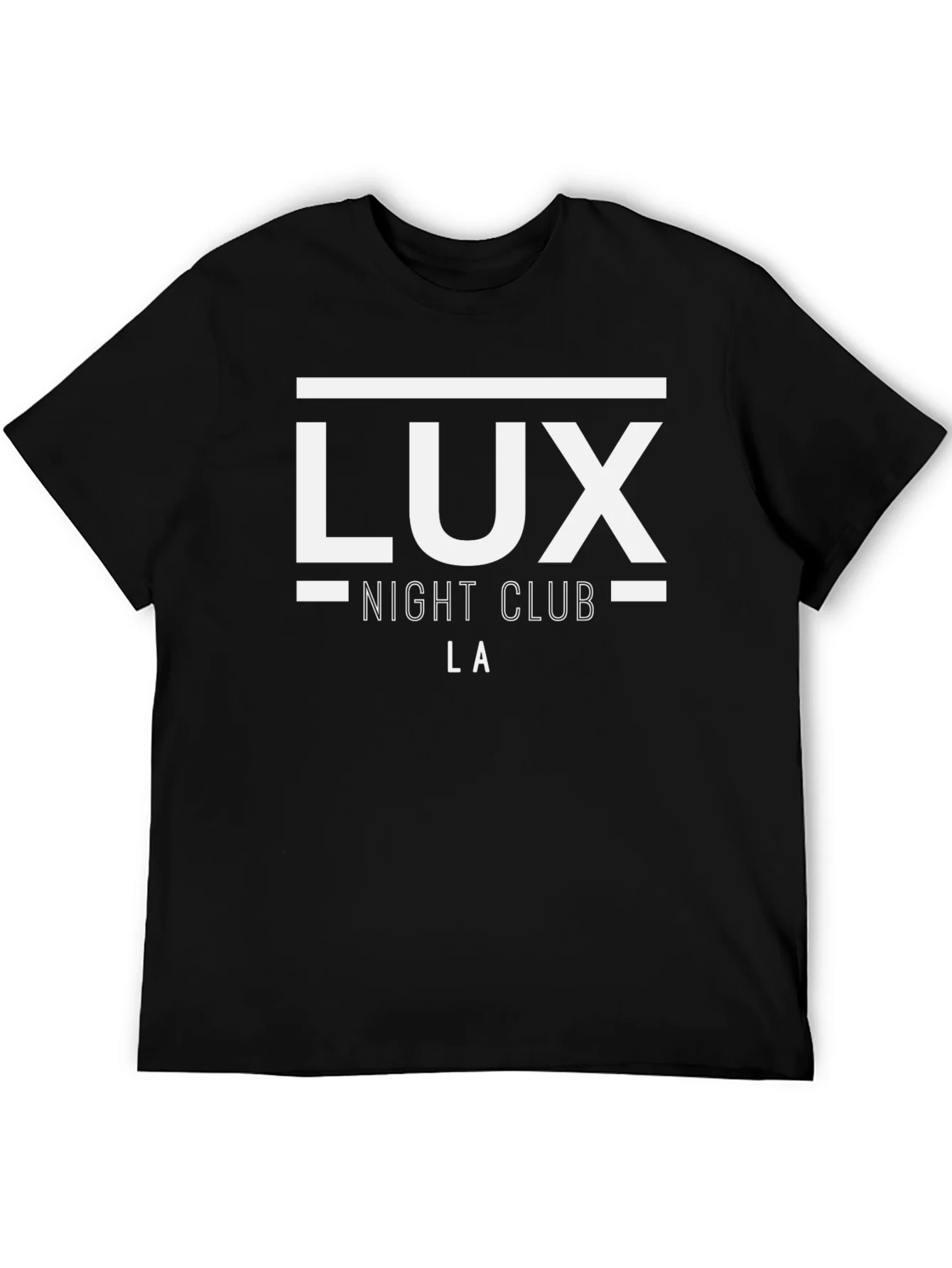 Lux Nightclub LA T-Shirt - Black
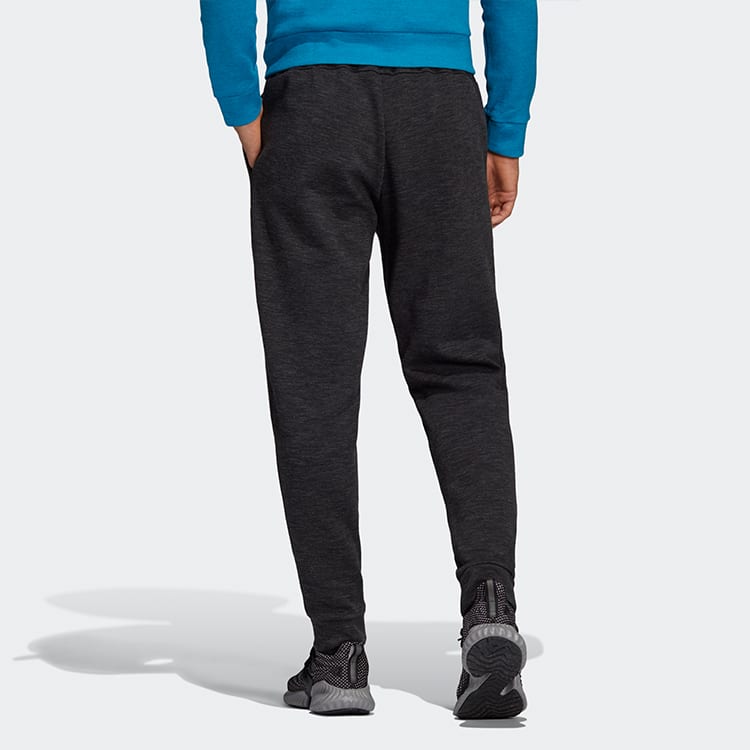 Adidas Knitted Sweatpants Men's Black Moderate Cuffed Pants DU1148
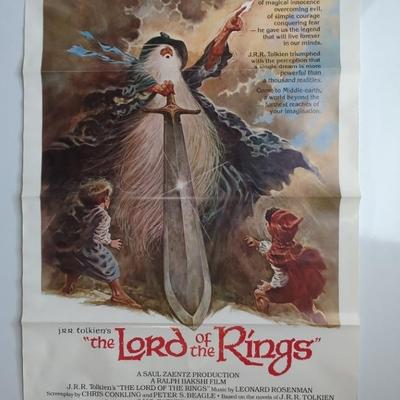 Movie Poster 1978 Animated Film The Lord of the Rings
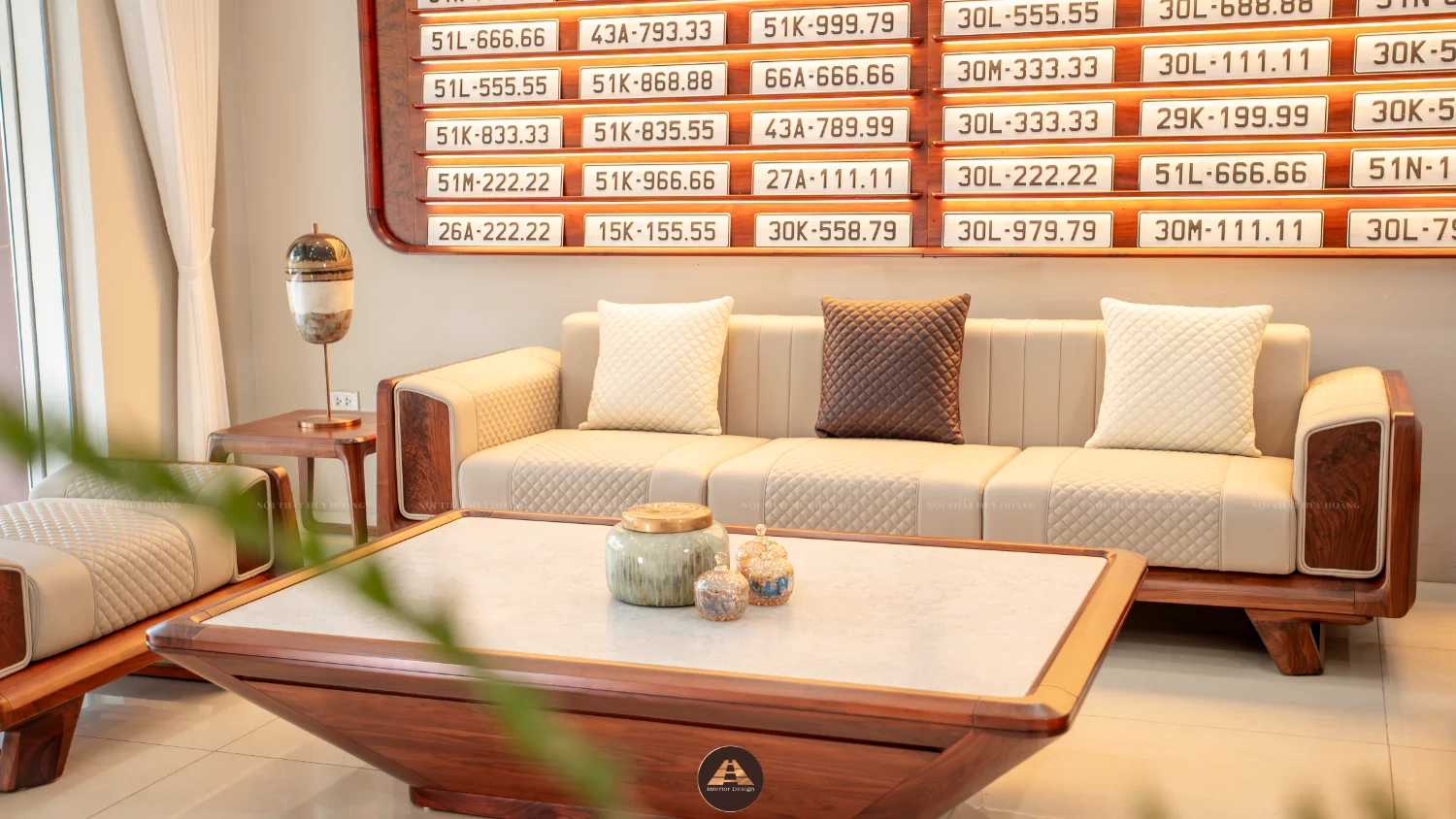 Sofa gỗ óc chó Avalon Aura
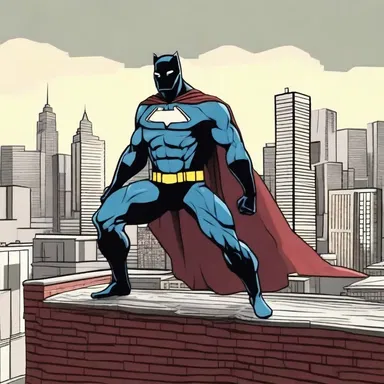 The superhero would prowl the city rooftops, keeping a watchful eye for any signs of trouble.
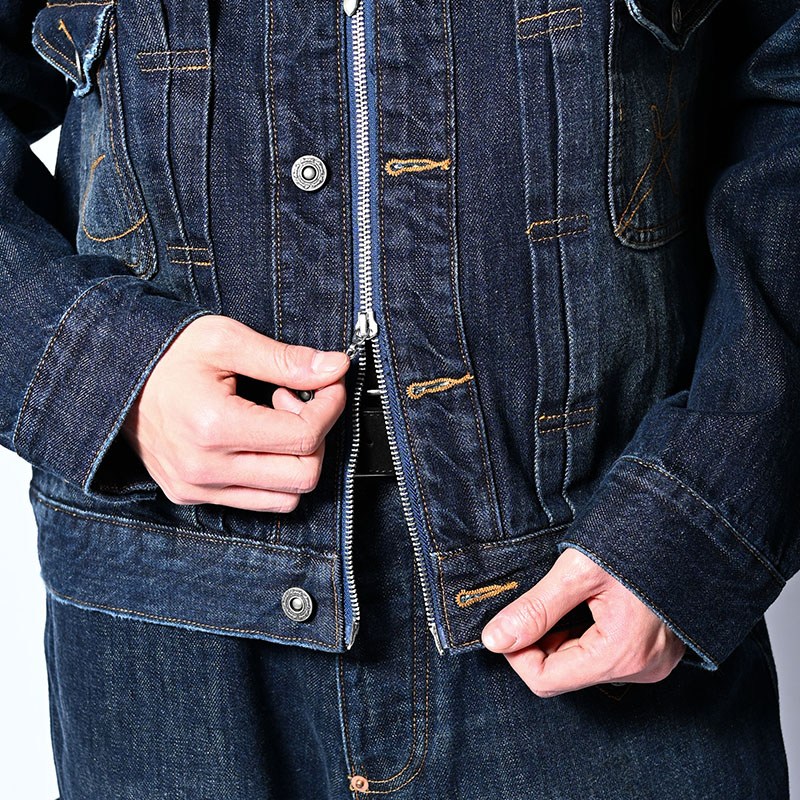 CARDIGAN ZIP DENIM JACKET -3.COLOR-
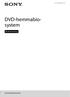 (1) (SE) DVD-hemmabiosystem. Bruksanvisning DAV-DZ340/DAV-DZ740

> Task instructions
Please copy the text of each record above word for word, leaving the pictures out of your answer.

> Problem solution
 Lux Nightclub LA T-Shirt - Black
 Adidas Knitted Sweatpants Men's Black Moderate Cuffed Pants DU1148
 Movie Poster 1978 Animated Film The Lord of the Rings
 Sofa gỗ óc chó Avalon Aura
 The superhero would prowl the city rooftops, keeping a watchful eye for any signs of trouble.
 CARDIGAN ZIP DENIM JACKET -3.COLOR-
 (1) (SE) DVD-hemmabiosystem. Bruksanvisning DAV-DZ340/DAV-DZ740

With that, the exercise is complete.